Pero Renzo, que estaba lejos de sospechar esto, no debió suponer un tan benigno descuido, por lo cual no tuvo en mucho tiempo, ó por decir mejor, otro estudio, que el de vivir oculto. Es fácil suponer si ansiaría enviar noticias suyas á las mujeres y tenerlas de ellas: pero había dos grandes dificultades; la una era que tenía que confiarse á un secretario, porque el infeliz no sabía ni escribir, ni aun leer, en el riguroso sentido de la palabra; y si habiendo sido preguntado, como recordarán los lectores, por el Dr.
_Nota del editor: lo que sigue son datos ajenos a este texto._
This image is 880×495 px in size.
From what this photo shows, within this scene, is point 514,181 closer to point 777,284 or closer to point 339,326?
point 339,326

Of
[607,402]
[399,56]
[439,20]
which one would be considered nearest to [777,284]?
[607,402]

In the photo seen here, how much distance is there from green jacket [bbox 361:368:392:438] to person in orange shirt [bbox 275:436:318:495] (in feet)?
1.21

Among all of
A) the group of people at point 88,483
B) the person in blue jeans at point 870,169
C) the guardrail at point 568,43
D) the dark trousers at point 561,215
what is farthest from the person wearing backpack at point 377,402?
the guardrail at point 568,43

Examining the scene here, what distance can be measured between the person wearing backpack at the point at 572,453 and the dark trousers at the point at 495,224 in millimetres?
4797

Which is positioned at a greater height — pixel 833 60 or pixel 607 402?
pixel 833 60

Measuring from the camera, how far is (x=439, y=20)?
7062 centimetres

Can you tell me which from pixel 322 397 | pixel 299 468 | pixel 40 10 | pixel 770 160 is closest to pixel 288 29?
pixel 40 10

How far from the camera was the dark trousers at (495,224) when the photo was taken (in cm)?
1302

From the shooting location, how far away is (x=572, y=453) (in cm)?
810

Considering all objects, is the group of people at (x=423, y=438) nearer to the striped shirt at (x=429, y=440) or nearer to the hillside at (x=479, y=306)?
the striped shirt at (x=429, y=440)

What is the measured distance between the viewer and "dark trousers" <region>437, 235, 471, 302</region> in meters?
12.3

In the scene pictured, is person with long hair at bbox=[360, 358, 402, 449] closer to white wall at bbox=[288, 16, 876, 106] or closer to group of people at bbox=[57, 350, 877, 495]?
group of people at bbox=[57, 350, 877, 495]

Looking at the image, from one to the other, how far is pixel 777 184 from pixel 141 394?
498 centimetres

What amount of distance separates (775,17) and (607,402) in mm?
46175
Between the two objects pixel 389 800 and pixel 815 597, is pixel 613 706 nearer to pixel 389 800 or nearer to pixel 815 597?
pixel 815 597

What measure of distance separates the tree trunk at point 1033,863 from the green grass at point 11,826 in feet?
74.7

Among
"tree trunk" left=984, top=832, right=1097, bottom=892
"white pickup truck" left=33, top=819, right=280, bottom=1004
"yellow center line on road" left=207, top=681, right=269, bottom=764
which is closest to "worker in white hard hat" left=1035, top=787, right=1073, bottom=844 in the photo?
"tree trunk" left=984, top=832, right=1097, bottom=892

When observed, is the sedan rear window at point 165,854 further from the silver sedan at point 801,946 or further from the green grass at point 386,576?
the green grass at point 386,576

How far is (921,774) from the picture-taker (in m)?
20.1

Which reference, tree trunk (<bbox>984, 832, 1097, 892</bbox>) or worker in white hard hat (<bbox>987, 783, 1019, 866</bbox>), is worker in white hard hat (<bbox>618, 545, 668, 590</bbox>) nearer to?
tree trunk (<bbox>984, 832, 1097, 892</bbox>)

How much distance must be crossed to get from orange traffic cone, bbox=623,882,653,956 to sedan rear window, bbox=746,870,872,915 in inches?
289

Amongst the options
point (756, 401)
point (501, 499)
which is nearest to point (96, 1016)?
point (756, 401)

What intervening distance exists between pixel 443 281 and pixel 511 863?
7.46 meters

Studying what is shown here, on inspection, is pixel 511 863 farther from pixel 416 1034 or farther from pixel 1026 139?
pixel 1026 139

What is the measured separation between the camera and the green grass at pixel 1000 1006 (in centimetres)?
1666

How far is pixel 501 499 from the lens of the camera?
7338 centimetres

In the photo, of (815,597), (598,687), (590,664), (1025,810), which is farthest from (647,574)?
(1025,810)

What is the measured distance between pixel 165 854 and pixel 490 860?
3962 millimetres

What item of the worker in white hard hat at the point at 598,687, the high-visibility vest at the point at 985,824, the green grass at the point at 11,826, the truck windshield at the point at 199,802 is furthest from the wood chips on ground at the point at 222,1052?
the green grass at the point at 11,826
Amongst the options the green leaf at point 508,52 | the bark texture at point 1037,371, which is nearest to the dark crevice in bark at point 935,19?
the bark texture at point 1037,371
Azzecca-Garbugli, había contestado que sí, no fué para lisonjearse, por orgullo, sino que lo cierto era que sabía leer lo impreso tomándose algún tiempo; pero lo manuscrito, era negocio enteramente distinto. Érale, pues, preciso valerse de un tercero para confiarle sus asuntos y un secreto tan peligroso. En aquella época no se encontraba fácilmente un hombre que supiese escribir, y al mismo tiempo que fuese de fiar, mucho más en un país en donde no tenía ninguna especie de relaciones. La otra dificultad era el encontrar igualmente un mensajero, un hombre que fuese precisamente hacia aquel lado, que quisiera encargarse de la carta y tomarse el trabajo de entregarla; cosas todas muy difíciles que pudiesen reunirse en un solo hombre.